The young man was treated with aspirin, angiotensin converting enzyme (ACE) inhibitors, and statins in hospital. He underwent treatments including ERCP, endoscopic sphincterotomy, pancreaticobiliary dilatation, removal of stones, and endoscopic nasobiliary drainage (ENBD) on the second day after his admission to the hospital, and 1.4 cm × 1.6 cm of stones were removed from his common bile duct during surgery. He received lidocaine anaesthesia in the throat during treatment, without any discomfort during or after the treatment. The results of his laboratory tests at admission revealed an alanine aminotransferase level of 459.6 U/L (normal range 9-50 U/L), aspartate aminotransferase level of 257.2 U/L (normal range 15-40 U/L), glutamyl transpeptidase level of 421.7 U/L (normal range 10-60 U/L), total bile acid level of 101.86 µmol (normal range 0-10 µmol), total bilirubin level of 182.21 μmol (normal range 5-21 μmol), direct bilirubin level of 99.10 µmol (normal range 0.2-6.0 µmol), and indirect bilirubin level of 83.1 µmol (normal range 3.4-15.5 µmol).

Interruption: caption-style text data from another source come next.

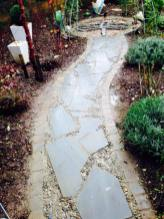 newly constructed slate path with beach stone infill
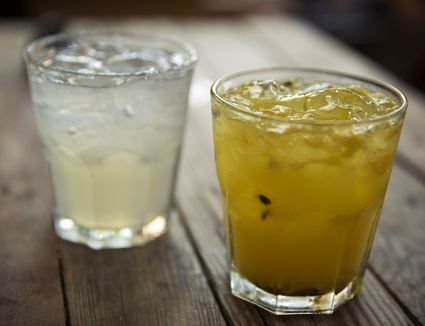 two glasses of mixed tequila drinks on a wooden table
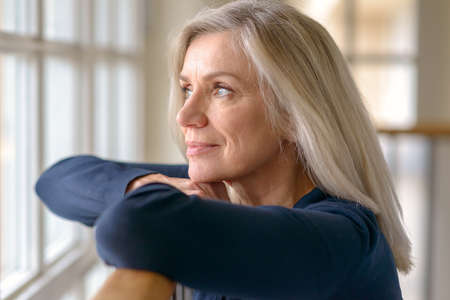 Attraktive Frau mit fröhlichem Gesichtsausdruck, die mit der Hand zum Kinn steht und leise aus einem großen Fenster starrt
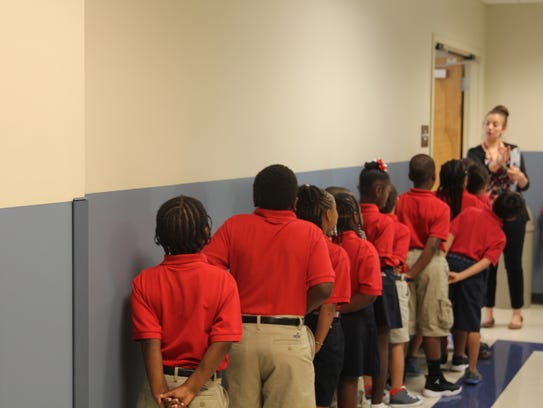 Students line up at their teacher's instruction while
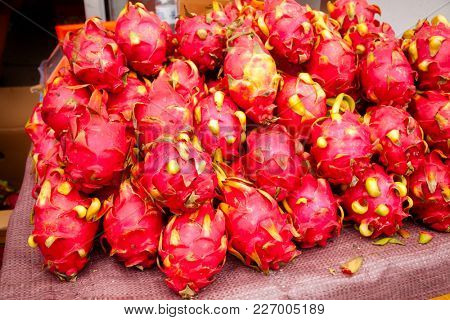 Freshly harvested pitaya (pitahaya or dragon fruit) cactus fruit on a street stall for sale at Urumchi, Xinjiang Uyghur Autonomous Region of China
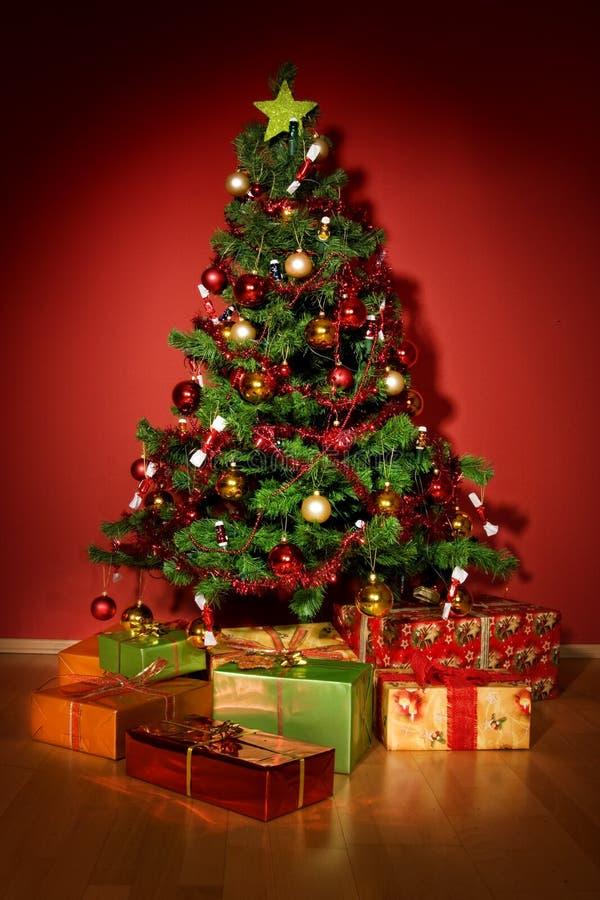 Árbol de navidad con los regalos de la Navidad en sitio rojo foto de archivo libre de regalías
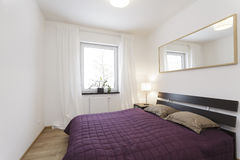 Cosy flat - bedroom. Cosy flat - violet bed in white bedroom Stock Photo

We telephoned the patient two years later, and he told us that he felt normal and did not take any medicine after the third month after discharge.

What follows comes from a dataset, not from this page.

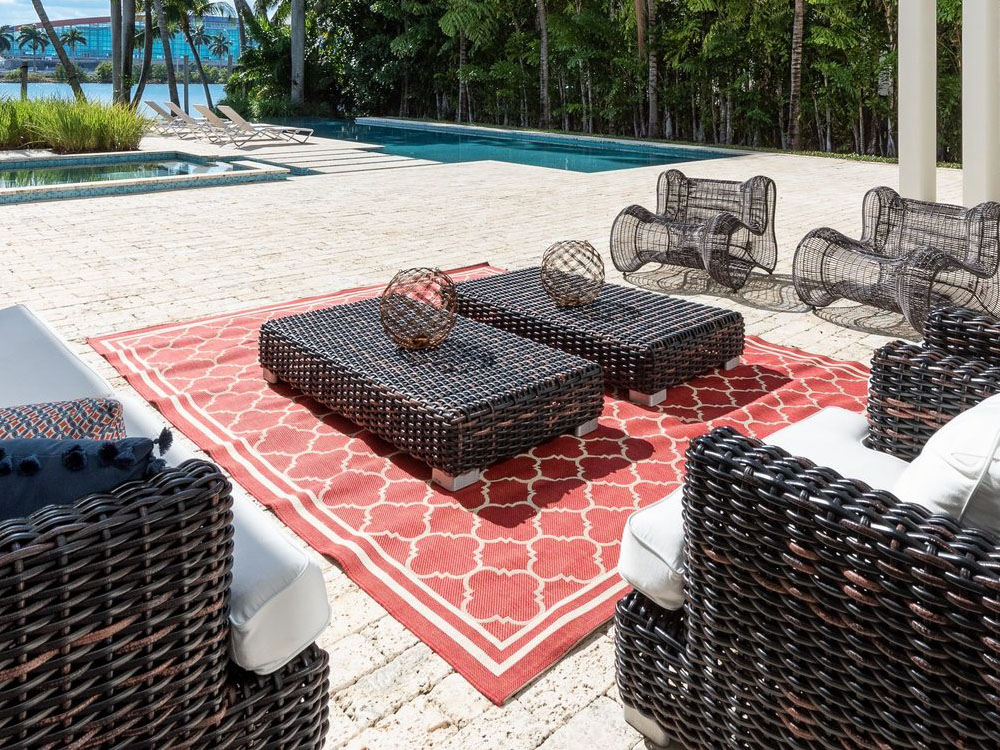 red oatterned modern outdoor area rug surrounded by wicker chairs with white cushions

The young man had no conventional risk factors for AMI, making this case unique. All common risk factors, such as smoking, hyperlipidaemia, a family history of CAD, hypertension, diabetes mellitus, and obesity, were excluded[2,3]. More importantly, coronary angiography in this young patient did not reveal signs of occlusion, stenosis, or thrombosis, so we believe that he did not experience a classic myocardial infarction. This phenomenon has been confirmed in several large AMI registries in which 1%-13% of AMI cases occurred in the absence of obstructive CAD, prompting clinical researchers to coin the term MINOCA. The diagnostic criteria for MINOCA include: (A) The universal definition of AMI; (B) Nonobstructive coronary arteries on angiography (no stenosis ≥ 50%); and (C) No clinically overt cause of the acute clinical presentation[1]. The apparent increase in cTnI in this young patient needs to be explained in the absence of a diagnosis of AMI. The potential aetiologies include coronary causes, noncoronary causes, and extracardiac disorders[1]. The coronary angiography revealed a smooth angiographic appearance of all the arteries, and the laboratory data were nearly within the normal ranges; thus, we can exclude coronary causes and those associated with extracardiac disorders. Among all the noncoronary causes, Takotsubo cardiomyopathy and myocarditis have been reported in some cases.
This young patient had been diagnosed with gallstones and cholecystitis for four years, but we do not have evidence to confirm a relationship between AMI and common bile duct stones. His AMI occurred early during the morning following the ERCP and subsequent treatments, so we attempted to determine whether there was a relationship between the treatments and AMI. ERCP and the following treatments are primary tools for the treatment of biliary and pancreatic ductal diseases. The common adverse events are post-ERCP pancreatitis, cholangitis, post-sphincterotomy bleeding, post-sphincterotomy perforation, and sedation-related cardiopulmonary compromises. There were no related reports regarding a relationship between ERCP and AMI[4].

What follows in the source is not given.